- _Task to complete_
Copy out the items below with "damaged or defective" swapped for "broken or faulty" wherever it occurs, and leave everything else unchanged.

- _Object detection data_
---------------

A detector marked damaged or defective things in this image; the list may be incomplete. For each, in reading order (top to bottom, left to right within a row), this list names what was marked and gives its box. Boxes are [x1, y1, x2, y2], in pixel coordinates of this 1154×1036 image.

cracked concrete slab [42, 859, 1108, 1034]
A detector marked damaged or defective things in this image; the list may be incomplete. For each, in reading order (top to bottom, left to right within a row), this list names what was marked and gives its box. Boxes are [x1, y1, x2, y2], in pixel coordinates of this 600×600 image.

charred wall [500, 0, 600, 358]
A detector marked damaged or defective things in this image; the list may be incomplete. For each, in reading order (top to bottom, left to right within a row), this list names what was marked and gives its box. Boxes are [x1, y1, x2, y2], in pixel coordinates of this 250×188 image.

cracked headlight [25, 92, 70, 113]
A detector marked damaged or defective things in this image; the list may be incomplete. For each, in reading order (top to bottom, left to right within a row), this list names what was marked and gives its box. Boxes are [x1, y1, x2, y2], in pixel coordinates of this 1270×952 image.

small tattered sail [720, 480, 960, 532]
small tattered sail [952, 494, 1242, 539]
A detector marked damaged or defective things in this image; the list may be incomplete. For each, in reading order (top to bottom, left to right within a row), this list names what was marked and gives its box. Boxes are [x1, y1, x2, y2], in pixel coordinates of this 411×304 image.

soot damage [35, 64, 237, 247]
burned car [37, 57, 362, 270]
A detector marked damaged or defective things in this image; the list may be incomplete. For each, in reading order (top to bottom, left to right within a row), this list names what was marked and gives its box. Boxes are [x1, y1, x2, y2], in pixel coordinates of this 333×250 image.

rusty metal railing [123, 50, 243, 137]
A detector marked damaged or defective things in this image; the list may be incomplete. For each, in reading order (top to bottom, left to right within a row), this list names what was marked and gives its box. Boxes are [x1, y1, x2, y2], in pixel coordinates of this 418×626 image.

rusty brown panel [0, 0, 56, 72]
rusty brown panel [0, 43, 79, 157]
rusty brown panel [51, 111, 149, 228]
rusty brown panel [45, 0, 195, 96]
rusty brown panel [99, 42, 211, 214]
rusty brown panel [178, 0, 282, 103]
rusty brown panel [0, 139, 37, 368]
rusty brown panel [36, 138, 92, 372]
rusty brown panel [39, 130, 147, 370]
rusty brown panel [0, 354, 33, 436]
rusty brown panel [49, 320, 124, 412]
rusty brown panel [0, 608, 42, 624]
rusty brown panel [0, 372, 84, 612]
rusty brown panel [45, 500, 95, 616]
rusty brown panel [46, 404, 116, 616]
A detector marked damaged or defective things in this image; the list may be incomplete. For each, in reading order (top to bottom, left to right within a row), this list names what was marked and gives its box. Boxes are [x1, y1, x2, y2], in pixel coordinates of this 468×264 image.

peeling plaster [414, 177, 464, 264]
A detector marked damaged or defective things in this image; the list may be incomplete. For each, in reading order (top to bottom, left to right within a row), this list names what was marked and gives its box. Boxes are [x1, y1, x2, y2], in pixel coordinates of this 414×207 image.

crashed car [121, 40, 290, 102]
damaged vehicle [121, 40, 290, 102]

---------------

- _Exercise output_
A detector marked broken or faulty things in this image; the list may be incomplete. For each, in reading order (top to bottom, left to right within a row), this list names what was marked and gives its box. Boxes are [x1, y1, x2, y2], in pixel coordinates of this 1154×1036 image.

cracked concrete slab [42, 859, 1108, 1034]
A detector marked broken or faulty things in this image; the list may be incomplete. For each, in reading order (top to bottom, left to right within a row), this list names what was marked and gives its box. Boxes are [x1, y1, x2, y2], in pixel coordinates of this 600×600 image.

charred wall [500, 0, 600, 358]
A detector marked broken or faulty things in this image; the list may be incomplete. For each, in reading order (top to bottom, left to right within a row), this list names what was marked and gives its box. Boxes are [x1, y1, x2, y2], in pixel coordinates of this 250×188 image.

cracked headlight [25, 92, 70, 113]
A detector marked broken or faulty things in this image; the list may be incomplete. For each, in reading order (top to bottom, left to right within a row), this list names what was marked and gives its box. Boxes are [x1, y1, x2, y2], in pixel coordinates of this 1270×952 image.

small tattered sail [720, 480, 960, 532]
small tattered sail [952, 494, 1242, 539]
A detector marked broken or faulty things in this image; the list may be incomplete. For each, in reading order (top to bottom, left to right within a row), this list names what was marked and gives its box. Boxes are [x1, y1, x2, y2], in pixel coordinates of this 411×304 image.

soot damage [35, 64, 237, 247]
burned car [37, 57, 362, 270]
A detector marked broken or faulty things in this image; the list may be incomplete. For each, in reading order (top to bottom, left to right within a row), this list names what was marked and gives its box. Boxes are [x1, y1, x2, y2], in pixel coordinates of this 333×250 image.

rusty metal railing [123, 50, 243, 137]
A detector marked broken or faulty things in this image; the list may be incomplete. For each, in reading order (top to bottom, left to right within a row), this list names what was marked and gives its box. Boxes are [x1, y1, x2, y2], in pixel coordinates of this 418×626 image.

rusty brown panel [0, 0, 56, 72]
rusty brown panel [0, 43, 79, 157]
rusty brown panel [51, 111, 149, 228]
rusty brown panel [45, 0, 195, 96]
rusty brown panel [99, 42, 211, 214]
rusty brown panel [178, 0, 282, 103]
rusty brown panel [0, 139, 37, 368]
rusty brown panel [36, 138, 92, 372]
rusty brown panel [39, 130, 147, 370]
rusty brown panel [0, 354, 33, 436]
rusty brown panel [49, 320, 124, 412]
rusty brown panel [0, 608, 42, 624]
rusty brown panel [0, 372, 84, 612]
rusty brown panel [45, 500, 95, 616]
rusty brown panel [46, 404, 116, 616]
A detector marked broken or faulty things in this image; the list may be incomplete. For each, in reading order (top to bottom, left to right within a row), this list names what was marked and gives its box. Boxes are [x1, y1, x2, y2], in pixel coordinates of this 468×264 image.

peeling plaster [414, 177, 464, 264]
A detector marked broken or faulty things in this image; the list may be incomplete. For each, in reading order (top to bottom, left to right within a row), this list names what was marked and gives its box. Boxes are [x1, y1, x2, y2], in pixel coordinates of this 414×207 image.

crashed car [121, 40, 290, 102]
damaged vehicle [121, 40, 290, 102]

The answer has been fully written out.